── Exercise input

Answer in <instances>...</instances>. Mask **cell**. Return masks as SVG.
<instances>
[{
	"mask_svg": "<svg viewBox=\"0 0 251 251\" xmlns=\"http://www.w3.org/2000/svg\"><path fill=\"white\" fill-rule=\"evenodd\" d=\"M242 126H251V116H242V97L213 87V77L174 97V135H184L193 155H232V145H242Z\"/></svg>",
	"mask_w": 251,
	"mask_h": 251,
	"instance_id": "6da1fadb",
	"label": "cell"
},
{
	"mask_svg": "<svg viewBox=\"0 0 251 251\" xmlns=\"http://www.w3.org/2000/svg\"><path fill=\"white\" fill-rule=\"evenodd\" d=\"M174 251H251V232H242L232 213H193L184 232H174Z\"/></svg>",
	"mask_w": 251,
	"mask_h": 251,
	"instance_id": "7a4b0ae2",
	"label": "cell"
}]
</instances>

────
── Exercise input

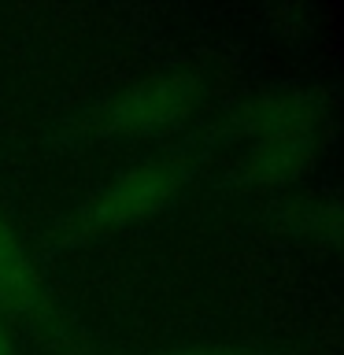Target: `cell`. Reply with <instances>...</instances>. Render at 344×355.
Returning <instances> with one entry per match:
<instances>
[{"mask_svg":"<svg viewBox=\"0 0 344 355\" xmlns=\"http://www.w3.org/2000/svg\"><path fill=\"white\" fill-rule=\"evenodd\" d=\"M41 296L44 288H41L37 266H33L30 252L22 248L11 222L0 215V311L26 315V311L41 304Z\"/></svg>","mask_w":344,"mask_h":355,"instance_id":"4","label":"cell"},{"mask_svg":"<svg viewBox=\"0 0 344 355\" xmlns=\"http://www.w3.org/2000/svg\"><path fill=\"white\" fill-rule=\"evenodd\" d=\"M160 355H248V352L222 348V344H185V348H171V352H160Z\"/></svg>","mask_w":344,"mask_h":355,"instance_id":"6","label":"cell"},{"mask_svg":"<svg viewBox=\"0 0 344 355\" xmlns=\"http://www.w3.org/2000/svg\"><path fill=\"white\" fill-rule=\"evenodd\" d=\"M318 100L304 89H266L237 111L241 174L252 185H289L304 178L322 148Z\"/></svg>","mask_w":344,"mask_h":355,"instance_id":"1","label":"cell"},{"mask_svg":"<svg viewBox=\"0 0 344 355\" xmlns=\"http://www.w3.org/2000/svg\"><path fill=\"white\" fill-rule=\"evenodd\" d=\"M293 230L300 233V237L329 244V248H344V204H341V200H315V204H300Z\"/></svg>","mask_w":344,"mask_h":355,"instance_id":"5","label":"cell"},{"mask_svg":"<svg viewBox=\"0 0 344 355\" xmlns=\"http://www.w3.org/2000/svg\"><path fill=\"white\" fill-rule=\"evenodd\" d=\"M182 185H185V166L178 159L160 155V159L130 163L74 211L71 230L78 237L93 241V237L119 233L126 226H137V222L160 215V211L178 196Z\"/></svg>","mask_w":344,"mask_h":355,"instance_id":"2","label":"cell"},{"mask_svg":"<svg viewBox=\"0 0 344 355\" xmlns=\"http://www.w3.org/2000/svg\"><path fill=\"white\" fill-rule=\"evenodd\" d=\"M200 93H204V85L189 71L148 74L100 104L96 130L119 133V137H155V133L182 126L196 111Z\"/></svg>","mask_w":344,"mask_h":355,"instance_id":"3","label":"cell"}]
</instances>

────

(To be done):
Set out the entries above, from the line containing "Answer in <instances>...</instances>." through the line containing "126H251V116H242V97L213 87V77L174 97V135H184L193", as a Markdown table with the columns Number and Line. Number each row and leave out blank lines.

(Solution for this problem):
| Number | Line |
|---|---|
| 1 | Answer in <instances>...</instances>. Mask **cell**. Return masks as SVG. |
| 2 | <instances> |
| 3 | [{ |
| 4 | 	"mask_svg": "<svg viewBox=\"0 0 251 251\" xmlns=\"http://www.w3.org/2000/svg\"><path fill=\"white\" fill-rule=\"evenodd\" d=\"M242 126H251V116H242V97L213 87V77L174 97V135H184L193 155H232V145H242Z\"/></svg>", |